You may be assured of getting very good stock from anyone of them. Choose a supplier that is near you if possible but do not be afraid to order from anyone who has the fish you want. Never skimp on quality when it comes to buying your stock. Discus live to be older than ten years. You may as well buy exactly what you like the first time even if it means paying overnight freight. If you go on the cheap with your stock you are throwing your money away. 
Young Discus should be fed four times a day. Tetra Color granules, frozen Blood worms, frozen beef heart blends are all that they need for getting good growth and color. They also appreciate live black worms and live brine shrimp for an occasional treat.

Starting out with discus 3 inches is is better for first time discus keepers. Discus at 2 inches are still best left to those with experience. Discus aren't manufactured so you can expect them to vary a little from the nominal size listed.

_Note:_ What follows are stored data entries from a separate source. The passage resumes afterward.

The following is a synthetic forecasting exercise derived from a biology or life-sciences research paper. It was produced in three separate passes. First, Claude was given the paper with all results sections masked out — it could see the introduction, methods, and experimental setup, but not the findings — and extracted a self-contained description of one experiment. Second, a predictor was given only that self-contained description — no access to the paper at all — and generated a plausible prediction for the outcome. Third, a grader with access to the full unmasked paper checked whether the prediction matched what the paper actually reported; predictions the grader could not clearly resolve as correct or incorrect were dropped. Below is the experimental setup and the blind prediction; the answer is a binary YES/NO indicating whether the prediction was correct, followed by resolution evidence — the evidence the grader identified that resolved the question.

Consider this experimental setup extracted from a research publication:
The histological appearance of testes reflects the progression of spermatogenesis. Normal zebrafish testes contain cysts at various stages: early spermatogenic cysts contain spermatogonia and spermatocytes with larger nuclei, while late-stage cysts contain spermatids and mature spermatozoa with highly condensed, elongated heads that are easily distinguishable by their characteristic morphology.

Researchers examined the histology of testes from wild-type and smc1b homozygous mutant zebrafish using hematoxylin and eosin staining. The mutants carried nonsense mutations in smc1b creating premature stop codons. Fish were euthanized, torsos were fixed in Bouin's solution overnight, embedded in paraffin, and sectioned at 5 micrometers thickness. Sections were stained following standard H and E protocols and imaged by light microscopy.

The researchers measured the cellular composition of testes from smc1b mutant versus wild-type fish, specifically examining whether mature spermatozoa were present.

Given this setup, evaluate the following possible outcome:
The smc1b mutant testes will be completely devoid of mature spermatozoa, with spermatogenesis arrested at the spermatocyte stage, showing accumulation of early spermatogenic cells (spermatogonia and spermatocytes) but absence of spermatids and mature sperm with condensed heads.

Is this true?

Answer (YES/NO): YES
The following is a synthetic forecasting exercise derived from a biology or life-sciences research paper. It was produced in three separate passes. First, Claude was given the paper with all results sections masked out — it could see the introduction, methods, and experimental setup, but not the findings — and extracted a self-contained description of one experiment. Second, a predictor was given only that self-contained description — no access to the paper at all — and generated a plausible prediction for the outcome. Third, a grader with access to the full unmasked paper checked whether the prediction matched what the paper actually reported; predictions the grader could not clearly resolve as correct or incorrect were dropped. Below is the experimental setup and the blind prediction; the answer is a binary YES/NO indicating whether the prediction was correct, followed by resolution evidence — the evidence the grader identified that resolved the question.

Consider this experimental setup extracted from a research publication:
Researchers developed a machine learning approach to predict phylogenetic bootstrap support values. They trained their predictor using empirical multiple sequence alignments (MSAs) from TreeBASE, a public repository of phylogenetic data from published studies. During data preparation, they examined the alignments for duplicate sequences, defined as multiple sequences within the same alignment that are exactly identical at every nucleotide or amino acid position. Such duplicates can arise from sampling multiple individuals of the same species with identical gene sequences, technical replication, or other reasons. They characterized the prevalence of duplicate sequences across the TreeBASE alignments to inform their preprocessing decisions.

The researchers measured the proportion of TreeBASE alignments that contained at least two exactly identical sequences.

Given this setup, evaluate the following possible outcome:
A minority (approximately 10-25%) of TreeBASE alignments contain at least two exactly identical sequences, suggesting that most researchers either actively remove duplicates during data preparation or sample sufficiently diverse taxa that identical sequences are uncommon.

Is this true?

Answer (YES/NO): NO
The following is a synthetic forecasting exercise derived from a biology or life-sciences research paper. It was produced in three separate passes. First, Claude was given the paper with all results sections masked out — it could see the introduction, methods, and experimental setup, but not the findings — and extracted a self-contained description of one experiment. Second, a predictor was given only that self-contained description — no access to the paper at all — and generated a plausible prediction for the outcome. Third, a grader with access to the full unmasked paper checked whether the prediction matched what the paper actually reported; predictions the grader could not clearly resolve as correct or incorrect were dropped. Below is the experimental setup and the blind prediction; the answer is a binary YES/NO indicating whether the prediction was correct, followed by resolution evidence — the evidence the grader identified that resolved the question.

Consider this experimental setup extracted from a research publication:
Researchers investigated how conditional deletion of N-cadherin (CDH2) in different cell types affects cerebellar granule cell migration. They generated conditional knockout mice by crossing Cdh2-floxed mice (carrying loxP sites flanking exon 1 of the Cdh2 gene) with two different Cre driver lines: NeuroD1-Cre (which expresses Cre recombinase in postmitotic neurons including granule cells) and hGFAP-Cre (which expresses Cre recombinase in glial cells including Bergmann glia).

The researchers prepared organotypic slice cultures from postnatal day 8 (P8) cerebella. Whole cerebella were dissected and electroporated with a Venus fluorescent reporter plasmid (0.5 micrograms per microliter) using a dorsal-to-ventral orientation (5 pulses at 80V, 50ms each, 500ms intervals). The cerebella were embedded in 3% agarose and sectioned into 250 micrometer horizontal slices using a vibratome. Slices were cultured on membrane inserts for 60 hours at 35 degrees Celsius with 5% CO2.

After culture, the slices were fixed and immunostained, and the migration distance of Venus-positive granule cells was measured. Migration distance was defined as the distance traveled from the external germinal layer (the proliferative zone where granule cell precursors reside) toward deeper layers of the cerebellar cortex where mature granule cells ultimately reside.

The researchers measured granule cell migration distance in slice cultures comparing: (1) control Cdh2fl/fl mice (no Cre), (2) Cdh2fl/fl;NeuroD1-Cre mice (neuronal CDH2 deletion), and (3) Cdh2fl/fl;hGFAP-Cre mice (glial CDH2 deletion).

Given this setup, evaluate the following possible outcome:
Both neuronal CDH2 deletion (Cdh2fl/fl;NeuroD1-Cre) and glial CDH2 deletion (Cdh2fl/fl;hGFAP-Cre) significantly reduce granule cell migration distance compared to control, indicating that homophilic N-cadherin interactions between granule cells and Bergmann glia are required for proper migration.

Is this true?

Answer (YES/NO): NO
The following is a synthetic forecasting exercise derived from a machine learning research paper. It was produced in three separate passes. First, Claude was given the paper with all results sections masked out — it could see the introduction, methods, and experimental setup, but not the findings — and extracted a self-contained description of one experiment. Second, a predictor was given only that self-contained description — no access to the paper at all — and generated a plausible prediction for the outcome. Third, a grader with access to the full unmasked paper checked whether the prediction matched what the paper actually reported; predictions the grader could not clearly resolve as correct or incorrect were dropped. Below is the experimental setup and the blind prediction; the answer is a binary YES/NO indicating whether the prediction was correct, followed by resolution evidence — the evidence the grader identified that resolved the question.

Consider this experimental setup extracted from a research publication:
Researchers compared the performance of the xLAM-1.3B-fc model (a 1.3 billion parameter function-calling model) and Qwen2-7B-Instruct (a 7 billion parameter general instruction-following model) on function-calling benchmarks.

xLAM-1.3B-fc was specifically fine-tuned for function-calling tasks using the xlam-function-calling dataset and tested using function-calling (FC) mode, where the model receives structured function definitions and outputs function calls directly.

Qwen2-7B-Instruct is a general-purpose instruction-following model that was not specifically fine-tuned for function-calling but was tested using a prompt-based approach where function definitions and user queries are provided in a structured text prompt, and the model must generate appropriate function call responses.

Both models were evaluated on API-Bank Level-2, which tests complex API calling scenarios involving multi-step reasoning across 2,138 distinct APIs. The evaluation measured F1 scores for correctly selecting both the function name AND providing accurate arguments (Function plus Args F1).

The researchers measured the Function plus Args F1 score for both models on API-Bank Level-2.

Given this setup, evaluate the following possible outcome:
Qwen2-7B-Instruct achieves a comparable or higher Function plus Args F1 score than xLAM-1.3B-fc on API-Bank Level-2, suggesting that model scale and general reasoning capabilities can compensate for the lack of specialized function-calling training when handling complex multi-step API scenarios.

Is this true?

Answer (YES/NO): NO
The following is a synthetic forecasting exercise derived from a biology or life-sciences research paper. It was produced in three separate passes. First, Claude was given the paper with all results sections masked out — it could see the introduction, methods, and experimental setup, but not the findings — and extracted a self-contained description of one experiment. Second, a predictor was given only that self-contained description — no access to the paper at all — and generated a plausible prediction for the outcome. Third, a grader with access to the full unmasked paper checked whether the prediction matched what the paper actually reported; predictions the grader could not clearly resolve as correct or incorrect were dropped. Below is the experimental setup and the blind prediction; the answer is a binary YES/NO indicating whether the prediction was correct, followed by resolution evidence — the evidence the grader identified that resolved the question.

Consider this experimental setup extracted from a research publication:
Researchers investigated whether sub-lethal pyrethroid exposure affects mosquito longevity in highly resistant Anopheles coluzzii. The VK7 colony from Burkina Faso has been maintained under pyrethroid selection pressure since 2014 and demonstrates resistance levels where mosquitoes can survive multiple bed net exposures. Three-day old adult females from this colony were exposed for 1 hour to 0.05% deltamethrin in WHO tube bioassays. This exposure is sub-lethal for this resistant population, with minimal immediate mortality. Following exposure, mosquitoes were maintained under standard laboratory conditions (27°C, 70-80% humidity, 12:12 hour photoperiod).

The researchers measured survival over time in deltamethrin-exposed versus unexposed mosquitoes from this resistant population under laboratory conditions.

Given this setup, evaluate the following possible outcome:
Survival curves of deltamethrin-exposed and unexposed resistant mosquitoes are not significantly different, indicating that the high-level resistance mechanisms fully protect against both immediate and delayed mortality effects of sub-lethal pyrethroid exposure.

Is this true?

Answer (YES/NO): YES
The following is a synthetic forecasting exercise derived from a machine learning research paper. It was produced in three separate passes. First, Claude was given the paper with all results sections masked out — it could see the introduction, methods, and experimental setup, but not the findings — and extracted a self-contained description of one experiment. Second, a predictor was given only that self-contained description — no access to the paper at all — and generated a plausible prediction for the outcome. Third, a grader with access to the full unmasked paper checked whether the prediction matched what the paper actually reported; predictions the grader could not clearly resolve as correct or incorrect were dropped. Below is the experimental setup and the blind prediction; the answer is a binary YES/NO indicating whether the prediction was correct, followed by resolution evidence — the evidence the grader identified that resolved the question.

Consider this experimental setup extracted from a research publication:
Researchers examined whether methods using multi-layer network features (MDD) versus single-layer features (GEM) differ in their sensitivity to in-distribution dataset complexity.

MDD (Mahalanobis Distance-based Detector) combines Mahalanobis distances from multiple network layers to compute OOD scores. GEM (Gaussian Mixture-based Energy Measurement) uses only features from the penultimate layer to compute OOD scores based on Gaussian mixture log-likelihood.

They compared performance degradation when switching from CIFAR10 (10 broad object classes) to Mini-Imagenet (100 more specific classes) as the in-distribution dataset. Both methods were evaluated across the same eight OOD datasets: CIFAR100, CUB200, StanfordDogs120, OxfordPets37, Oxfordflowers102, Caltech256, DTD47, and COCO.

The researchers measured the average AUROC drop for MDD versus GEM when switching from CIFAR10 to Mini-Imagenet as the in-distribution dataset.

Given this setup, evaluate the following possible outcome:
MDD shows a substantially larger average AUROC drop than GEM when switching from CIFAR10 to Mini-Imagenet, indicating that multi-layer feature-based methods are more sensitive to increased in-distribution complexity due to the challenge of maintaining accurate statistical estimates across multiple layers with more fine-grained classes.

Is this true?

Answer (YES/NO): YES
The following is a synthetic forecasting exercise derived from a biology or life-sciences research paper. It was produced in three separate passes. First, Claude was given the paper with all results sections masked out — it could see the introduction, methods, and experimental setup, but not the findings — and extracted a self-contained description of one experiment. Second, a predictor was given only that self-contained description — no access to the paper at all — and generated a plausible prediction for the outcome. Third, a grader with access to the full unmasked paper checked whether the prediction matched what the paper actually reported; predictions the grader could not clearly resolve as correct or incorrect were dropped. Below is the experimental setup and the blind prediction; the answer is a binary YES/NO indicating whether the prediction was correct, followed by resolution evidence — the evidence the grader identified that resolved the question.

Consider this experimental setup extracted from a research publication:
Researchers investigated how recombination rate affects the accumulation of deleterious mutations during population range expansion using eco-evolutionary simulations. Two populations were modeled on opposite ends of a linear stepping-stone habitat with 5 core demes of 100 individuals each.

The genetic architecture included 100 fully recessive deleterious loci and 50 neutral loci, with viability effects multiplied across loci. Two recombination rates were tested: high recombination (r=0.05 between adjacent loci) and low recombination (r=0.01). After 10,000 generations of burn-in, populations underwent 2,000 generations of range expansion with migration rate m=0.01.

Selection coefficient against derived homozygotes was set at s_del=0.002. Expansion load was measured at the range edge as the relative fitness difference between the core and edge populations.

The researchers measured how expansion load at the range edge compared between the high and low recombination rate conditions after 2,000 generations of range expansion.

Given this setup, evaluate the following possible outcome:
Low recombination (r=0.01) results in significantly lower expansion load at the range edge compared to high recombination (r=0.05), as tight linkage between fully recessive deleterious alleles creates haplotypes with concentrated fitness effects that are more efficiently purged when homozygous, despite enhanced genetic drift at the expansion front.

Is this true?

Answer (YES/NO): NO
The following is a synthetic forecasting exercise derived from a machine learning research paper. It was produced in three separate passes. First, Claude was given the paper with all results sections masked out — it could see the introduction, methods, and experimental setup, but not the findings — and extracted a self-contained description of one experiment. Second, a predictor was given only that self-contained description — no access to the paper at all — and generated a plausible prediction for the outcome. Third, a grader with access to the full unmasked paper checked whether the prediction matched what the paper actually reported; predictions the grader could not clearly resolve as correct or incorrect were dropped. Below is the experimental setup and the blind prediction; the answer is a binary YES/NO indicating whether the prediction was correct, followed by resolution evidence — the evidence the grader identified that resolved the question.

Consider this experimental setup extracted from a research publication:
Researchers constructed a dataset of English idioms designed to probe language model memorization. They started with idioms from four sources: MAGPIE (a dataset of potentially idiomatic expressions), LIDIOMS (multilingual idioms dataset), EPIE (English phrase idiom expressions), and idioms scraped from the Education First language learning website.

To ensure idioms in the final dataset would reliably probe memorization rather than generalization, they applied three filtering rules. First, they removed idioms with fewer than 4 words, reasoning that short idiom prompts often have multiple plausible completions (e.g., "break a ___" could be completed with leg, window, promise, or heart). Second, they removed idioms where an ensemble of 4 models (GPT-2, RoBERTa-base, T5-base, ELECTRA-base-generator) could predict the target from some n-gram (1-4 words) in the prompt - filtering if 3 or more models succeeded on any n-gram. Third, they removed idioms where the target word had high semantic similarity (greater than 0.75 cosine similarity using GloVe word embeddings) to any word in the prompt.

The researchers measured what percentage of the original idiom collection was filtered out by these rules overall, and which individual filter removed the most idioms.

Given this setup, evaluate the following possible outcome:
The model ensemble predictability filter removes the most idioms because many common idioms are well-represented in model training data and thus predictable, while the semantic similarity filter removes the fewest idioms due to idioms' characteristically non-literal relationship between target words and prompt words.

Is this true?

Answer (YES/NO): NO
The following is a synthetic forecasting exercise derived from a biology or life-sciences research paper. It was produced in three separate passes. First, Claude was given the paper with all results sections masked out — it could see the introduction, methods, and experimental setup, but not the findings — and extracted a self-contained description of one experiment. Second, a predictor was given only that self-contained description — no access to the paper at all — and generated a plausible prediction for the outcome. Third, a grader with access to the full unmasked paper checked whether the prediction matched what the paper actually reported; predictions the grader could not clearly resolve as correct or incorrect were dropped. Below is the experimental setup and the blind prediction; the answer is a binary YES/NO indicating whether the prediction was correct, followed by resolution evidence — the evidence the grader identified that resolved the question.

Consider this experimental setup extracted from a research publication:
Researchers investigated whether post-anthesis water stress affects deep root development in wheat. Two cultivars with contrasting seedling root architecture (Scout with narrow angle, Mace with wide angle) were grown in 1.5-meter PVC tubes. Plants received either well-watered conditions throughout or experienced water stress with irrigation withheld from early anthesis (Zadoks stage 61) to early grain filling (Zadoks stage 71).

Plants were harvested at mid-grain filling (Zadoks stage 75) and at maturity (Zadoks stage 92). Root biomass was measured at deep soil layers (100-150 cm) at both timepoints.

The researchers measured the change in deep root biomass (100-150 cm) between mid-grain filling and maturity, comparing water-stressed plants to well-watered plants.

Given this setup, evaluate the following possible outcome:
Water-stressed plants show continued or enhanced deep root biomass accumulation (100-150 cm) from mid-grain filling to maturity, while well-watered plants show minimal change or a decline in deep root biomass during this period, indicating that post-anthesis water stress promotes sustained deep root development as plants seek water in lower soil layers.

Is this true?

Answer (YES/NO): NO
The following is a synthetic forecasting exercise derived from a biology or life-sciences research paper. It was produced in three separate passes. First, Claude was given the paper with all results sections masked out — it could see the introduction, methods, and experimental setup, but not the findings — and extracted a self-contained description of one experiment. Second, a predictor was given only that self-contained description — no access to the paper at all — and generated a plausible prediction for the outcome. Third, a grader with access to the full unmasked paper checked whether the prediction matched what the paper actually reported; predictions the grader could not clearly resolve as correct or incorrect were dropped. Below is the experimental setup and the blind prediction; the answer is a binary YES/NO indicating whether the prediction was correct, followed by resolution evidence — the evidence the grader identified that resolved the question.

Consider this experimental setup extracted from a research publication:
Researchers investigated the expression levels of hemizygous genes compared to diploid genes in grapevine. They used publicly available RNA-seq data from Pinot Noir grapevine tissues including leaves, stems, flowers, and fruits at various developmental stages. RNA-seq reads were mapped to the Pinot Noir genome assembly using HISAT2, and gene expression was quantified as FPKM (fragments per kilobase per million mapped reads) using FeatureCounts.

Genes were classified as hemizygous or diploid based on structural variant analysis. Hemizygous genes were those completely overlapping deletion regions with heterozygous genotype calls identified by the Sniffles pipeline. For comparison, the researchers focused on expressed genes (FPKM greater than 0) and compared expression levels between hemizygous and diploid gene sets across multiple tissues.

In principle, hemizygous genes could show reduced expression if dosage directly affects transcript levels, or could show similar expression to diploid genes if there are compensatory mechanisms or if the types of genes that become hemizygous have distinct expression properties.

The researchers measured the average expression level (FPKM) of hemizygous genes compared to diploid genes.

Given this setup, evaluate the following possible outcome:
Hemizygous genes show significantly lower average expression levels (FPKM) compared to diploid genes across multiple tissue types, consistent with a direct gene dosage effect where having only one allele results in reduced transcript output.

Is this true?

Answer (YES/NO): NO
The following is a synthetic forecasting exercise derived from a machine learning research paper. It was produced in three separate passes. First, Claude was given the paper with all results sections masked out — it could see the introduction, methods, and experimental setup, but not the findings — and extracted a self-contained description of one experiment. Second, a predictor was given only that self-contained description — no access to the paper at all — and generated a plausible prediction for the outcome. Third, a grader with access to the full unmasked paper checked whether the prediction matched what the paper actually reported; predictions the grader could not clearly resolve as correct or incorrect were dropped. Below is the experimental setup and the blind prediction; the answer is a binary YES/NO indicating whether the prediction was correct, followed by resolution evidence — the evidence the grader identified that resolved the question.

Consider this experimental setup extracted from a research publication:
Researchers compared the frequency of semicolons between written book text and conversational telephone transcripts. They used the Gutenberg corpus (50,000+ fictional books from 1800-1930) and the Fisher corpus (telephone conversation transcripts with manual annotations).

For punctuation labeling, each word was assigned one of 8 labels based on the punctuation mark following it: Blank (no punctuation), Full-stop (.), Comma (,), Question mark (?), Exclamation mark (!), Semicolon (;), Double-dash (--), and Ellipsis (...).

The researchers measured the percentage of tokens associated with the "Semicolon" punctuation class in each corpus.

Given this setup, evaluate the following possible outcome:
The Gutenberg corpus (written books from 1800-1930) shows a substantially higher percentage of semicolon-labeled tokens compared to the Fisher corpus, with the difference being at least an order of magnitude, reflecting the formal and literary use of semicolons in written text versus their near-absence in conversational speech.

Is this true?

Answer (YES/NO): YES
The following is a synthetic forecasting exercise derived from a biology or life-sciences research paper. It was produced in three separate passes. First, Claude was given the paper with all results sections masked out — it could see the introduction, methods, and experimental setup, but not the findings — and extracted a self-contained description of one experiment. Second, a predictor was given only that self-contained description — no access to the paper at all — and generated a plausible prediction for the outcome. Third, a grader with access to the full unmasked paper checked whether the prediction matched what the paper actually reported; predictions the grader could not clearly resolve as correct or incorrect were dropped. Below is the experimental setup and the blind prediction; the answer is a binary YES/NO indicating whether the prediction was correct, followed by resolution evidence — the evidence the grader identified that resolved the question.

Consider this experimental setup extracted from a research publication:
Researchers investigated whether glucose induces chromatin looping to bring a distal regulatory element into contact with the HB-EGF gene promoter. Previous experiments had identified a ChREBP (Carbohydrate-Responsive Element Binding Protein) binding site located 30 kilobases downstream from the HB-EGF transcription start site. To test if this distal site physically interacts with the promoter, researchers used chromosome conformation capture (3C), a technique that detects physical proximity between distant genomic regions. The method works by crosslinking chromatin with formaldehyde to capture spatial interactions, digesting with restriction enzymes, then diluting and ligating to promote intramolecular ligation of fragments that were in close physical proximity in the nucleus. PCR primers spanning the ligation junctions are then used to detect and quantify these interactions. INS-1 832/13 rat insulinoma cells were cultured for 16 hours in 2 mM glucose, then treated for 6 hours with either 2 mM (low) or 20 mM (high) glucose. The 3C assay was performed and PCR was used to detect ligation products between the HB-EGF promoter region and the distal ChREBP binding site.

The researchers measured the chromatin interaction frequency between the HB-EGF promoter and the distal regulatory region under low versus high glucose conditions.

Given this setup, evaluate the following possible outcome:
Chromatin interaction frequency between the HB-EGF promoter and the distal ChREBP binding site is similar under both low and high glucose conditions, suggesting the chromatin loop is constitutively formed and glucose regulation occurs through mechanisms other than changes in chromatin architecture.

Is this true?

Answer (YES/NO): NO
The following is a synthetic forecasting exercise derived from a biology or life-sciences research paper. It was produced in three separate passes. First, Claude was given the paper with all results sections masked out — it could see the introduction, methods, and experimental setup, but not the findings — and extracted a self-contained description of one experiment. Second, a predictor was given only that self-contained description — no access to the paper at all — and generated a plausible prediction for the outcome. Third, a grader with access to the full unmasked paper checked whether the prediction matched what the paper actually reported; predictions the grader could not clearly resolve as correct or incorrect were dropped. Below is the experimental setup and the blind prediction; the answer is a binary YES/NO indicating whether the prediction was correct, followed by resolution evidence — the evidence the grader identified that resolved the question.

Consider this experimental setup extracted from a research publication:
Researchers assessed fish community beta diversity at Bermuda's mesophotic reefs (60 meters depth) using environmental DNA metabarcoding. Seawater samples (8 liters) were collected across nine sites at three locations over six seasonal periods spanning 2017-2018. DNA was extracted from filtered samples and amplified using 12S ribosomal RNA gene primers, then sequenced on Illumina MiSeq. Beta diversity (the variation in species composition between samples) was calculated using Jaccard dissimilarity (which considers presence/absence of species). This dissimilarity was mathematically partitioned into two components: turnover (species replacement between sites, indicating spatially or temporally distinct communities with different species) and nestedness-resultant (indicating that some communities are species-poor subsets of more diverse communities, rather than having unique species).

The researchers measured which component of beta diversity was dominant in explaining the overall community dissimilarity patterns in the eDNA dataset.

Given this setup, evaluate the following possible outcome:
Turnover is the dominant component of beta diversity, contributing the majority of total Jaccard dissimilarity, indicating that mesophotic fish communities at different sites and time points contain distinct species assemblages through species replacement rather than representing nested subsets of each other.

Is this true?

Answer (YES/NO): YES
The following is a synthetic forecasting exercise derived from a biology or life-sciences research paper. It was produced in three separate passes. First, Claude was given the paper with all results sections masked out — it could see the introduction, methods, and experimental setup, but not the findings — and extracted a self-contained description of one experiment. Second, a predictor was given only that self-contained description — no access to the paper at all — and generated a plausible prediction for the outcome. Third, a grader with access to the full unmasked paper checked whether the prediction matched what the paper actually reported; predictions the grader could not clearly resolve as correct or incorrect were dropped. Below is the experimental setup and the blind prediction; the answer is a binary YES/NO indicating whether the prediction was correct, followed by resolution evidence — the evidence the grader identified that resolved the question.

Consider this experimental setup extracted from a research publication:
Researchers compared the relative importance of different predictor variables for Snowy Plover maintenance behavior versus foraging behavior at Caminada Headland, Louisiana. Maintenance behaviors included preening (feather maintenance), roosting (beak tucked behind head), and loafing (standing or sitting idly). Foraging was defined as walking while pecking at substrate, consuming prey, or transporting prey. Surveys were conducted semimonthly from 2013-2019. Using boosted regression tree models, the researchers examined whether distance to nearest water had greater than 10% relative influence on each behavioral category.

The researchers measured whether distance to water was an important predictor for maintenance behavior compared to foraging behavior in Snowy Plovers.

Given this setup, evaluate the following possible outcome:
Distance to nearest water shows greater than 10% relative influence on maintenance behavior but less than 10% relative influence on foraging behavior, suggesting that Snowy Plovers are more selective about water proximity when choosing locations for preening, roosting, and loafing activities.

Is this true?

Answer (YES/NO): NO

The idea of raising discus in bare bottom tanks is founded on the idea that bare bottom aquariums are much easier to keep clean. Unfortunately they are also ugly tanks to have in your living room. Fortunately there is a middle ground that retains ease of maintenance with improved aesthetics. A very attractive grow out tank can be designed. I never use bare bottom tanks because they are to ugly and I am a discus breeder.
It is OK to use a thin layer of sand no more than 1/4 inch thick. This is just as easy to keep clean as a bare tank. You can add some attractive pieces of drift wood; I happen to use that Malaysian wood in my tanks. All you need to do is give it a good rinsing in hot running water before placing it in the aquarium. Discus like plants. You should grow one of the floating plants and allow them to cover about half of the surface. Discus like the shaded areas at times. Any of these floating plants are very good. Water Sprite, Tropical Hornwor,t Ceratophyllum submersum or Riccia fluitans are all good choices. Additionally rooted plant may be potted in those Glad ware food containers. Good rooted plants for a discus tank are Echinodorus species, the Amazon Sword Plants. The best species of Sword plants are E. bleheri, E. amazonicus, E. parviflorus var. "Tropica" and the various Hybrids Swords like Ozelot and Kleiner Bar do very well with only moderate lighting, 1-1/2 to 2 watts per gallon is sufficient. The potted sword plants only need a fertilizer in the pot. No liquid fertilizers are necessary nor CO2. I highly recommend RedSea FloraBase as both the potting soil and the thin bottom layer.
Here is a look into one of my Red Turquoise grow out tanks using FloraBase. These are 8 week old discus and the small plecos are some of my baby Peckoltia sp L134 Leopard frog. There are a few baby Royal Farlowella in with these, too. This tank is not decorated since it is a breeding room grow out tank. There is nothing wrong to also keep some Rummy Nose Tetras, Cardinal Tetra or Pencil fish with your young discus.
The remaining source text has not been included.